I realize that I could take a small 2" roller handle and just use that as a female thread, but is there an actual metal part suitable for making into a pole attachment?
The reason I ask is that my crab apple tree is loaded this year, and the bulk of the crop is up above 14'. I can manually get at those below that ht. but the high fruit I can only reach with my long extending painting pole (at least 14' fully extended) plus my 8' step ladder.
Did I mention that I don't like heights?


----------



## OMC-TRIPLE-X (Nov 3, 2011)

Hardware and Janitorial stores usually sell things like:

Metal Threaded Replacement Tip - Atlas Graham

Varying brands types are available in male snd female threads


----------



## DaninVan (Jan 1, 2012)

Thanks David, but I need the _female_ equivalent; I've got the male part covered.


----------



## DaninVan (Jan 1, 2012)

I also note that they don't have a proper name for the thread? It must be so standardized that it doesn't need a name.


----------



## rwbaker (Feb 25, 2010)

Get a extendable pole saw (14', no step ladder, Lowes/Home D/some Wal-Marts) and make loop to replace the saw blade using a coat hanger to make a loop and possibly add cloth basket to the loop.
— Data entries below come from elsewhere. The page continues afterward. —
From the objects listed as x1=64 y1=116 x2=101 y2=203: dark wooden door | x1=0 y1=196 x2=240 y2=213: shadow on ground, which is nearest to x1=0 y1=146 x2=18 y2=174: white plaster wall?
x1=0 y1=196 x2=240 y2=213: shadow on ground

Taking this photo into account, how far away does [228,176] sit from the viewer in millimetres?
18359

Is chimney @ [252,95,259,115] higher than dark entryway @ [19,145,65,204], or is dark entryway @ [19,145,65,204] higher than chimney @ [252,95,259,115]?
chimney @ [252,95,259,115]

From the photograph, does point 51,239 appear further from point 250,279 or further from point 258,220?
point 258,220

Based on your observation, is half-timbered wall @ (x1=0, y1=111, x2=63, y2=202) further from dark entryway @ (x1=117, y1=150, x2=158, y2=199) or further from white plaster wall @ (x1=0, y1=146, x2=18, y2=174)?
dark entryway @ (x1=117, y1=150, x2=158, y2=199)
Have seen these in Western NC at the orchards.

Good luck - Baker


----------



## OPG3 (Jan 9, 2011)

Dan-meister, This problem has been solved by yours truly - ME.
We had a huge plum tree. Tons of fruit. If it fell, it got ruined. There was enough fruit for everyone. The solution came to me about 30 years ago. My extension handle went-out to 16 feet, I added a *pet-store fishnet*. The fishnet had a thin wire handle that was vinyl-coated to prevent rust. It was very simple to wrap the wire around the [male] pole threads and simply "cup and remove" desired fruit. For extra height, back-in your pickup truck to stand on. DO NOT USE A LADDER - UNLESS YOU HAVE A HOSPITAL NEARBY.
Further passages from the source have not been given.